## Activity 1:
Answer the following questions using the FORESEE tutorial text, marking your answers (a), (b) and (c):
(a) Which histology does the text choose for filtering the samples?
(b) Which drug name is passed to ForeseeTrain?
(c) What value is given for CellResponseType?
## Activity 2:
Resume the FORESEE tutorial text from the point where it stops, after the closing parenthesis of the ForeseeTrain call.

## Study text:
However, often there is more detailed information on the samples within the data files that remains unused, if only the SampleSelector is used for specification. This information can still be used, if users preprocess the ForeseeCell Object before their analysis.

In order to get an overview of what information is available for the GDSC object, we can investigate the meta information:

colnames(GDSC$TissueInfo)

Consequently, we can also filter the samples according to their Histology. In this example, we choose carcinoma:

require(FORESEE)
GDSC_carcinoma <- GDSC

# Find all cell lines that are carcinomas
GDSC_carcinomacells <-GDSC$TissueInfo$Line[GDSC$TissueInfo$Histology=="carcinoma"]
# Restrict the GDSC_carcinoma object to those cell lines only
GDSC_carcinoma$GeneExpression <-GDSC_carcinoma$GeneExpression[,colnames(GDSC$GeneExpression) %in% GDSC_carcinomacells]

Now we can run the regular pipeline. We choose "all" for TrainingTissue to include all carcinoma samples we just collected:

ForeseeTrain(
  TrainObject=GDSC_carcinoma, 
  TestObject=GSE6434, DrugName="Docetaxel", 
  CellResponseType = "LN_IC50",
  CellResponseTransformation = "none", 
  InputDataTypes = "GeneExpression", 
  TrainingTissue = "all",
  TestingTissue = "all", 
  DuplicationHandling = "first", 
  HomogenizationMethod = "ComBat",
  GeneFilter = "variance",
  FeaturePreprocessing = "none", 
  BlackBox = "linear", 
  nfoldCrossvalidation = 1
)

## Information provided:
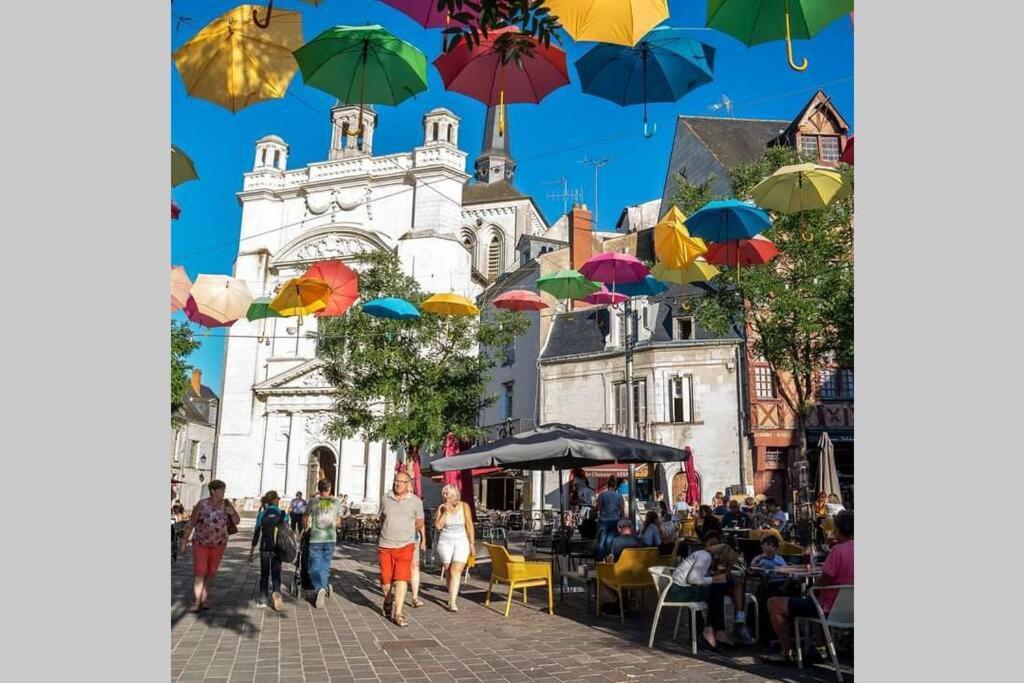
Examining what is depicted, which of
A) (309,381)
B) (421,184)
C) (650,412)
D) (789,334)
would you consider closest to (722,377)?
(650,412)

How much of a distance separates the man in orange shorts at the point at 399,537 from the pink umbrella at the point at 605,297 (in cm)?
695

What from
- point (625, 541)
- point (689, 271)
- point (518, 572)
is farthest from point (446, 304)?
point (518, 572)

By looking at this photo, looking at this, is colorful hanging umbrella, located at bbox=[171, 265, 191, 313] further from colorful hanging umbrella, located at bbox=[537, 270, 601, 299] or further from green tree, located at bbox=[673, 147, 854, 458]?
colorful hanging umbrella, located at bbox=[537, 270, 601, 299]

## Expected answer 1:
(a) Carcinoma
(b) Docetaxel
(c) "LN_IC50"

## Expected answer 2:
# Apply the trained model to patient data             
Foreseen<- Foreseer(
  TestObject=TestObject, 
  ForeseeModel=ForeseeModel, 
  BlackBox = "linear"
)
require(pROC)
ROCObj <- pROC::roc(TestObject$Annotation, Foreseen, direction=">")
plot.roc(ROCObj, legacy.axes = TRUE, print.auc=TRUE, main = "Training Histology: Carcinoma")

4. Integrating User-Defined Functions into the FORESEE Pipeline {#usecase4}

FORESEE is designed to be easily expandable. While there are numerous different pipelines already implemented in the package, the user can conveniently change each part of the pipeline with their own method. To be exact, within ForeseeTrain, CellResponseTransformation, DuplicationHandling, HomogenizationMethod, GeneFilter, FeaturePreprocessing and BlackBox can be defined by the user. In this section we demonstrate this capability of FORESEE by some examples.

4.1. User-Defined CellResponseTransformation: {#usecase4.1}

The underlying distribution of 'Response' has a great impact on the fitted model using a blackbox. Here, the 'Response' is the cell line response to a drug, quantified by different measures, such as IC50. The measured IC50s are not necessarily distributed for an optimum model fitting, so it is quite common in the preprocessing stage to 'transform' these Response values, for example by power transformation or changing to logarithmic scale. These are already implemented in FORESEE and can be easily used by setting CellResponseTransformation to "powertransform" or to "logarithm" respectively.

However, it is also possible to implement your own transformation and pass your function in the form of CellResponseTransformation=User_Transformation to be used in the FORESEE pipeline.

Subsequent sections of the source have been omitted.